> [What to do]
Return every line of the records below that contains the word "there".

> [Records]
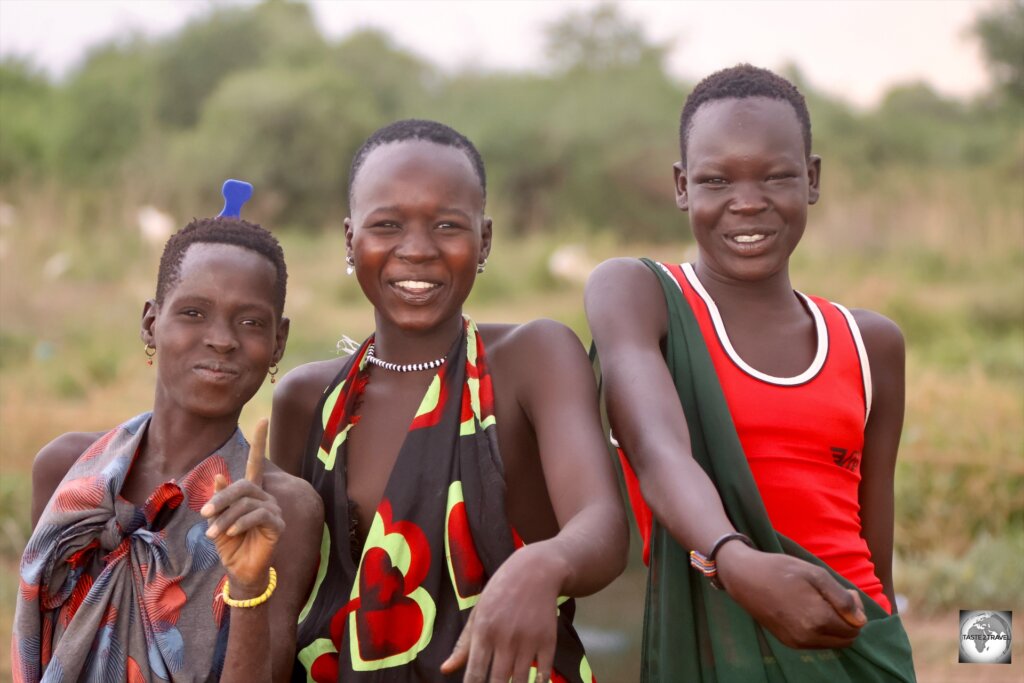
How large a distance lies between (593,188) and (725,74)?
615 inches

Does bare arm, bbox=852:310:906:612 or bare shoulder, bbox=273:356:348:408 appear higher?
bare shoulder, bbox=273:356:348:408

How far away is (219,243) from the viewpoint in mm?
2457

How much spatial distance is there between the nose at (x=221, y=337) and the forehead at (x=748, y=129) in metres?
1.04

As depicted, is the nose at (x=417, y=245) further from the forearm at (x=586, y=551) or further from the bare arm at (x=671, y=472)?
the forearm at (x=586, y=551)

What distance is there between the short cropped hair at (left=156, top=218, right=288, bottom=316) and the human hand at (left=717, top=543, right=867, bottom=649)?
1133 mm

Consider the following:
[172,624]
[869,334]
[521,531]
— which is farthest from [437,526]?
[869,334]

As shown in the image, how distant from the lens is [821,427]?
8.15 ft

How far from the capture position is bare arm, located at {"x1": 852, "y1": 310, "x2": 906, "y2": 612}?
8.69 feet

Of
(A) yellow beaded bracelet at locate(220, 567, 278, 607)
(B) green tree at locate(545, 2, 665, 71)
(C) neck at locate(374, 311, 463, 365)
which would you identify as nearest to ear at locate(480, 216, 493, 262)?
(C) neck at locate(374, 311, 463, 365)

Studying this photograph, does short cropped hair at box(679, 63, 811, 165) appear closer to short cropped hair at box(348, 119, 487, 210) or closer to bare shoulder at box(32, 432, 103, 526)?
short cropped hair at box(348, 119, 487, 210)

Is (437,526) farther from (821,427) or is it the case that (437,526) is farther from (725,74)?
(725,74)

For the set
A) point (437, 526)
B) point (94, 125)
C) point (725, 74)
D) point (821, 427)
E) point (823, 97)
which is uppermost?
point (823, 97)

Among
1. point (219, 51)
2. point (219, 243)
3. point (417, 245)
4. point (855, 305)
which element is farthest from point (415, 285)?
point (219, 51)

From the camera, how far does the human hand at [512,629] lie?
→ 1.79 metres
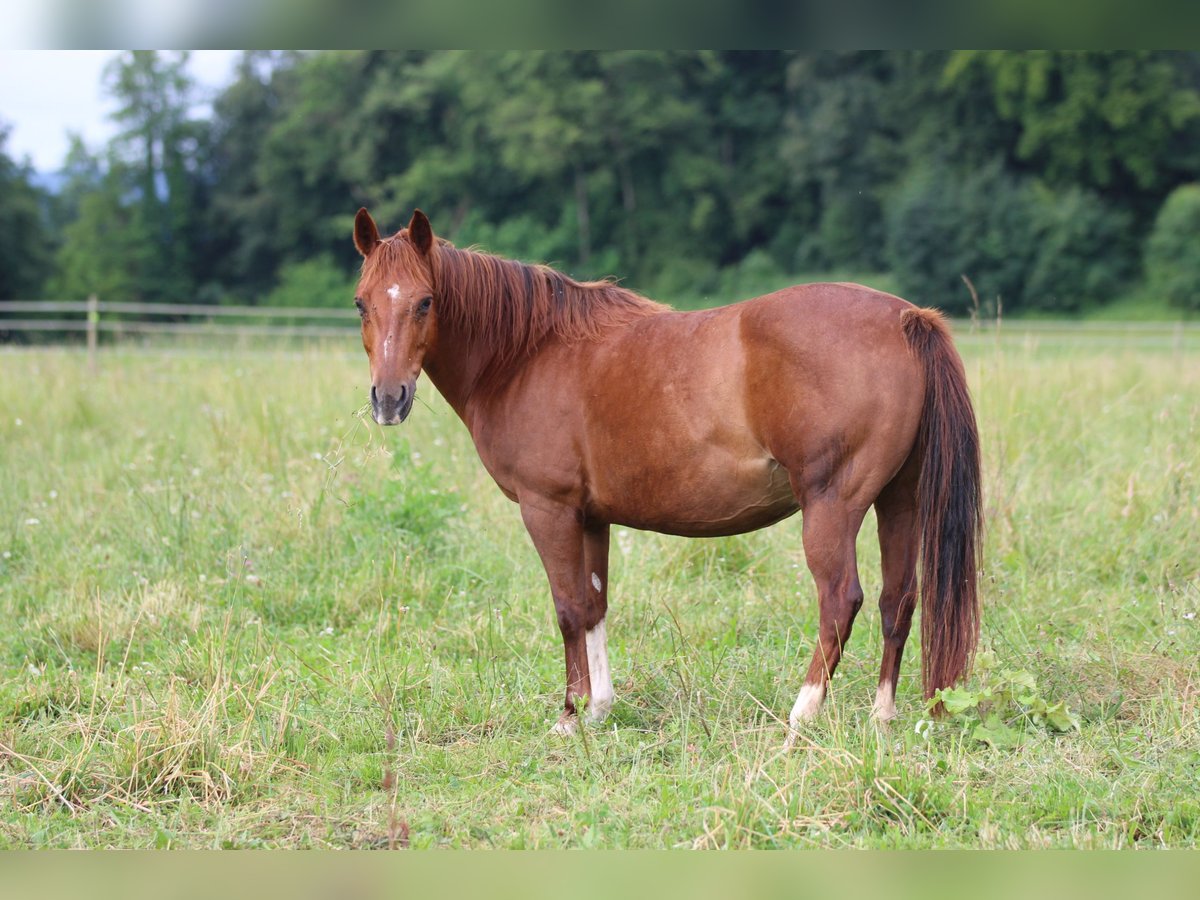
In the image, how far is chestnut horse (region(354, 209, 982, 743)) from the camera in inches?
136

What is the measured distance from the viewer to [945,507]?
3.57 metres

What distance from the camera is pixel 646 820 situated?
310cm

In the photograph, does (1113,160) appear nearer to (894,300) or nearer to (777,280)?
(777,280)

==

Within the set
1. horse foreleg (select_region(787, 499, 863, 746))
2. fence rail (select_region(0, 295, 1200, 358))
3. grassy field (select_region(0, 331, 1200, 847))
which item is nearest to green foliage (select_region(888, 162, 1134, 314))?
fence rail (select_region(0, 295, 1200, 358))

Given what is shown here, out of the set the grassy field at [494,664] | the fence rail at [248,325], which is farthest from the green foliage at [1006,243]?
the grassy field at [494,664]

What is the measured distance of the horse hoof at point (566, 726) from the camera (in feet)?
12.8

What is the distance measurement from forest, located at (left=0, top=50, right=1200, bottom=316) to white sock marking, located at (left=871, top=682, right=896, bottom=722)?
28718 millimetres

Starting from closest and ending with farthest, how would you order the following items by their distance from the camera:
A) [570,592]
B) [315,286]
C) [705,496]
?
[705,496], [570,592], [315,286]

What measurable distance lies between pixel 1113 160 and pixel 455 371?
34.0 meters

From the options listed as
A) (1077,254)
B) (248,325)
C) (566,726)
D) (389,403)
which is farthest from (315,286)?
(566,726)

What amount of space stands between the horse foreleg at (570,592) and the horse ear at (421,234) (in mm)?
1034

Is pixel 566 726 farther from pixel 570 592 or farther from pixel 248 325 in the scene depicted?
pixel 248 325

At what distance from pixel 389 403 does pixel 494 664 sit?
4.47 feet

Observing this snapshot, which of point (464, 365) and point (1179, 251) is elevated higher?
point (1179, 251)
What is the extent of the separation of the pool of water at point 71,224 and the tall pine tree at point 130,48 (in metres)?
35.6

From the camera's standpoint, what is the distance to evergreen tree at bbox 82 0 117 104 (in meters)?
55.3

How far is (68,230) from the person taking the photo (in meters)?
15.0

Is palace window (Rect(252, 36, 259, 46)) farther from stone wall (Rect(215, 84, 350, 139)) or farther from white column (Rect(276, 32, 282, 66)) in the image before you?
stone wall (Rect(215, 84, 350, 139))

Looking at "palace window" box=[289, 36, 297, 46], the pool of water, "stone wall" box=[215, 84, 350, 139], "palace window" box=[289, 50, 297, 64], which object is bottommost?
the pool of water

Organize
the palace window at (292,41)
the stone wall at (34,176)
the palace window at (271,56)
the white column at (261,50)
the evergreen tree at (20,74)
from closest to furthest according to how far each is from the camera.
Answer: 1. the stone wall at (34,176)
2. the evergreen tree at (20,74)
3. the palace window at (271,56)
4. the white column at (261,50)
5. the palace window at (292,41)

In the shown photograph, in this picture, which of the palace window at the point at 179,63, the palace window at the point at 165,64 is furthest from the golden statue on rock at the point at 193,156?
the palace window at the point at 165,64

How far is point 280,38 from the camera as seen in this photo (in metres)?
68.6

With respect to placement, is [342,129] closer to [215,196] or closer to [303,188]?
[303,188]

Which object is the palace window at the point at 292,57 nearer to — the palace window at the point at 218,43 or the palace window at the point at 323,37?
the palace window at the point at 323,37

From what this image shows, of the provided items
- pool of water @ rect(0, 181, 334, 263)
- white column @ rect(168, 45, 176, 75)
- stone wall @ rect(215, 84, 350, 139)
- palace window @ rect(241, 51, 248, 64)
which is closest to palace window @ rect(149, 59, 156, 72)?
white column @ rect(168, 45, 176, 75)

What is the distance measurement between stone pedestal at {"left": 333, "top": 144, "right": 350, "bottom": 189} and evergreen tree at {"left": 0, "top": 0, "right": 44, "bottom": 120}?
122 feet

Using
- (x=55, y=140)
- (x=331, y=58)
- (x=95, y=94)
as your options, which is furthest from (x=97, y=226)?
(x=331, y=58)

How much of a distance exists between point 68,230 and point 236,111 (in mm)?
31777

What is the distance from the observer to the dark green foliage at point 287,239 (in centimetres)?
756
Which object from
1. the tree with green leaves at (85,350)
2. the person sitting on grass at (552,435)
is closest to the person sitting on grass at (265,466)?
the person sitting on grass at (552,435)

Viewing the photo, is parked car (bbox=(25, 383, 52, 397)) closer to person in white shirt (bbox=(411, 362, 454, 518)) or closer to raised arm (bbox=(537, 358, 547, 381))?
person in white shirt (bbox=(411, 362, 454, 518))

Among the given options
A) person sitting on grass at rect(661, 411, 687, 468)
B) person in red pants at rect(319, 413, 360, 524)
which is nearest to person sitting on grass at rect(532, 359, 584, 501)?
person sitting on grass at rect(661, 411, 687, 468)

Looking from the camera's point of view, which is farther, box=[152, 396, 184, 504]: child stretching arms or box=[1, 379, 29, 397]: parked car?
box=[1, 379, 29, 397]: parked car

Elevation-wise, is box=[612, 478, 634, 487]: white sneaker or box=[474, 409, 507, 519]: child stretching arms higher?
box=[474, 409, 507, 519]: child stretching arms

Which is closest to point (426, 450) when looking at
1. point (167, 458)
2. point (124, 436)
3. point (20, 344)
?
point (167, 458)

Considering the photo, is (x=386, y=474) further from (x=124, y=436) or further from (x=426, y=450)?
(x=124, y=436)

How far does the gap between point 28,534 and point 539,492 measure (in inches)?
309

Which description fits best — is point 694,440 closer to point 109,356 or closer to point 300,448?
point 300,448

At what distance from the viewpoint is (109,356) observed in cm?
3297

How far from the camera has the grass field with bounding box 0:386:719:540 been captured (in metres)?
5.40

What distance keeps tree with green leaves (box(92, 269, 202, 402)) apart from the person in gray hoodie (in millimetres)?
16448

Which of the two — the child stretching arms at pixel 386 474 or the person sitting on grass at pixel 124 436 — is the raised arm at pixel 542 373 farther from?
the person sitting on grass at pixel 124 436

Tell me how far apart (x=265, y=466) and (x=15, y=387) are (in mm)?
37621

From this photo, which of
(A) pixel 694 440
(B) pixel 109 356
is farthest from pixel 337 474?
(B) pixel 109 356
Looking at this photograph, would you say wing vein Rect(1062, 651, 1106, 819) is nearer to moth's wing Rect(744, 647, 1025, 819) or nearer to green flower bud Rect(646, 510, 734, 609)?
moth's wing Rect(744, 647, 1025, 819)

> [Result for this task]
How much spatial distance is there between the nose at (x=221, y=337) and the forehead at (x=748, y=129) in metres?
What distance is there between the short cropped hair at (left=156, top=218, right=288, bottom=316) and the human hand at (left=717, top=543, right=867, bottom=649)?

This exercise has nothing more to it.